### WHAT TO DO
Answer these questions from the blog post on powerlessness, each on its own line.
(a) Which page of Invitation to Love is cited for the Keating passage?
(b) In pure faith, from whom are the results often hidden, according to Keating?
(c) In the Watts passage, what does the seeing require?

### TEXT SEGMENT
-------
Showing posts with label awakening. Show all posts
Showing posts with label awakening. Show all posts

Saturday, May 31, 2025

Powerlessness (at the top of the flume)

The way of pure faith is to persevere in contemplative practice without worrying about where we are on the journey, and without comparing ourselves with others or judging others’ gifts as better than ours. We can be spared all this nonsense if we surrender ourselves to the divine action, whatever the psychological content of our prayer may be. In pure faith, the results are often hidden even from those who are growing the most.

Thomas Keating, Invitation to Love, p.139

It would be all too easy to misunderstand Keating here as writing of belief: faith in the sense of a church’s “statement of faith” to which members are required to assent. I don’t think that’s the kind of thing he is referring to at all. Alan Watts writes:

I do not, at this point, wish to seem mysterious or to be making claims to “secret knowledge.” The reality which corresponds to “God” and “eternal life” is honest, above-board, plain, and open for all to see. But the seeing requires a correction of mind, just as clear vision sometimes requires a correction of the eyes.
-------
### STORED DATA
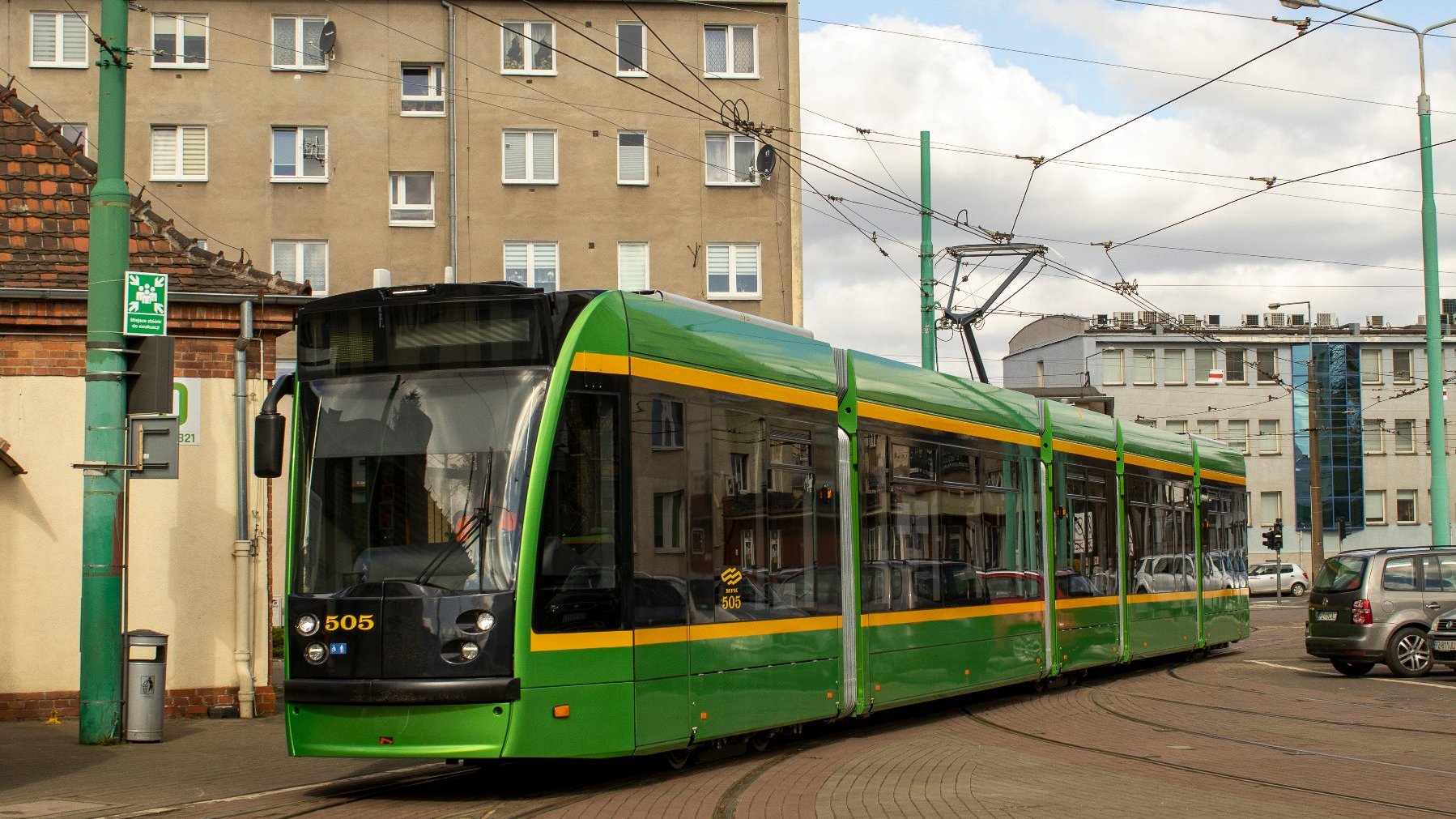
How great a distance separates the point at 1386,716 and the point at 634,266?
23.9 m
-------
### CORRECT OUTPUT
(a) Page 139
(b) From those who are growing the most
(c) A correction of mind